INSTRUÇÕES DO EXERCÍCIO: Troque "terracotta pot" por "ceramic pot" nos dados abaixo e reproduza-os sem nenhuma outra alteração.

Dados de raciocínio espacial:
▼

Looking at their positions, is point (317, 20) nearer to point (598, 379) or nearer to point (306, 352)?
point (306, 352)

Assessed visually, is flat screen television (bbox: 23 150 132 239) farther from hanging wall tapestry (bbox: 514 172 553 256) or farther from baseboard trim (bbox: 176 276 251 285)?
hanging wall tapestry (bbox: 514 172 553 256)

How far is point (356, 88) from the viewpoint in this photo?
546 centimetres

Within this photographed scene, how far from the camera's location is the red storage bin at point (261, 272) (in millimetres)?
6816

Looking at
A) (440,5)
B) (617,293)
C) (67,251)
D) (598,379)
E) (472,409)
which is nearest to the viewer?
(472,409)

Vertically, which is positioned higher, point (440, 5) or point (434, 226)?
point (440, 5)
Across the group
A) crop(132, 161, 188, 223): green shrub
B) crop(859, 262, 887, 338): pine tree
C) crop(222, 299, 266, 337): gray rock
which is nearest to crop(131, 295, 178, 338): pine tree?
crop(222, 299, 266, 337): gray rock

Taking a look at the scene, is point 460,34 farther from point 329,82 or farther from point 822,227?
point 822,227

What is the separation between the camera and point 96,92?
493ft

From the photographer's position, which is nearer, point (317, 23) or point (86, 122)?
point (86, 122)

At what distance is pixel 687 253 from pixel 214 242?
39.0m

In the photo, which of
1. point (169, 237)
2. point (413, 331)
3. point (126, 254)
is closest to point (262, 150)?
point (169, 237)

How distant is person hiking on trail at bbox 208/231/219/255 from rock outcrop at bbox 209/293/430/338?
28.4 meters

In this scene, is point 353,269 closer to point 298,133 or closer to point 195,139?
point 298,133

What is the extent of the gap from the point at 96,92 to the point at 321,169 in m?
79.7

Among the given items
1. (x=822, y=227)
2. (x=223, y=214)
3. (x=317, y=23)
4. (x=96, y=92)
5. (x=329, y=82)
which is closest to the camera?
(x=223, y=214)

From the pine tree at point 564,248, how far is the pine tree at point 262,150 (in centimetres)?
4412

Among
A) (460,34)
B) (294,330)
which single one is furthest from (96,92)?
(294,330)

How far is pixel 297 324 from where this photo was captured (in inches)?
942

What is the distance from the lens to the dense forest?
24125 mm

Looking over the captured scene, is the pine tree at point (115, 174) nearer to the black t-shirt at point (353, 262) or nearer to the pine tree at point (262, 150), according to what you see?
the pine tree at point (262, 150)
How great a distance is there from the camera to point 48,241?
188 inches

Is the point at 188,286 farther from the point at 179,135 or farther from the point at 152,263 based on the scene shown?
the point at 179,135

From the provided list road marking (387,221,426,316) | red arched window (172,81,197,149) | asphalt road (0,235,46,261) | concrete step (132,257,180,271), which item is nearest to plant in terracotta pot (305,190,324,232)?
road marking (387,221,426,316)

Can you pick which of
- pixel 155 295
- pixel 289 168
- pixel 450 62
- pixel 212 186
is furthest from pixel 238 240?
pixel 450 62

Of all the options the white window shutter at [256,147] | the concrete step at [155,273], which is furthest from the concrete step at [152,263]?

▲

RESOLUÇÃO DO PROBLEMA:
Looking at their positions, is point (317, 20) nearer to point (598, 379) or nearer to point (306, 352)?
point (306, 352)

Assessed visually, is flat screen television (bbox: 23 150 132 239) farther from hanging wall tapestry (bbox: 514 172 553 256) or farther from baseboard trim (bbox: 176 276 251 285)?
hanging wall tapestry (bbox: 514 172 553 256)

How far is point (356, 88) from the viewpoint in this photo?
546 centimetres

Within this photographed scene, how far from the camera's location is the red storage bin at point (261, 272) (in millimetres)?
6816

Looking at
A) (440,5)
B) (617,293)
C) (67,251)
D) (598,379)
E) (472,409)
which is nearest to the viewer?
(472,409)

Vertically, which is positioned higher, point (440, 5) or point (434, 226)?
point (440, 5)
Across the group
A) crop(132, 161, 188, 223): green shrub
B) crop(859, 262, 887, 338): pine tree
C) crop(222, 299, 266, 337): gray rock
which is nearest to crop(131, 295, 178, 338): pine tree?
crop(222, 299, 266, 337): gray rock

Taking a look at the scene, is point 460,34 farther from point 329,82 or farther from point 822,227?
point 822,227

What is the separation between the camera and point 96,92?
493ft

From the photographer's position, which is nearer, point (317, 23) or point (86, 122)?
point (86, 122)

At what distance is pixel 687 253 from pixel 214 242?
39.0m

In the photo, which of
1. point (169, 237)
2. point (413, 331)
3. point (126, 254)
is closest to point (262, 150)?
point (169, 237)

How distant is person hiking on trail at bbox 208/231/219/255 from rock outcrop at bbox 209/293/430/338?
28.4 meters

In this scene, is point 353,269 closer to point 298,133 or closer to point 195,139?
point 298,133

What is the extent of the gap from the point at 96,92 to the point at 321,169 in m?
79.7

Among the given items
1. (x=822, y=227)
2. (x=223, y=214)
3. (x=317, y=23)
4. (x=96, y=92)
5. (x=329, y=82)
which is closest to the camera?
(x=223, y=214)

From the pine tree at point 564,248, how far is the pine tree at point 262,150 (in centimetres)?
4412

Among
A) (460,34)
B) (294,330)
which single one is furthest from (96,92)?
(294,330)

How far is pixel 297 324 from where this photo was captured (in inches)?
942

What is the distance from the lens to the dense forest?
24125 mm

Looking over the captured scene, is the pine tree at point (115, 174) nearer to the black t-shirt at point (353, 262) or nearer to the pine tree at point (262, 150), according to what you see?
the pine tree at point (262, 150)
How great a distance is there from the camera to point 48,241?
188 inches

Is the point at 188,286 farther from the point at 179,135 or farther from the point at 152,263 based on the scene shown?
the point at 179,135

From the provided list road marking (387,221,426,316) | red arched window (172,81,197,149) | asphalt road (0,235,46,261) | concrete step (132,257,180,271), which item is nearest to plant in ceramic pot (305,190,324,232)?
road marking (387,221,426,316)

Can you pick which of
- pixel 155 295
- pixel 289 168
- pixel 450 62
- pixel 212 186
is furthest from pixel 238 240?
pixel 450 62

Of all the options the white window shutter at [256,147] | the concrete step at [155,273], which is furthest from the concrete step at [152,263]?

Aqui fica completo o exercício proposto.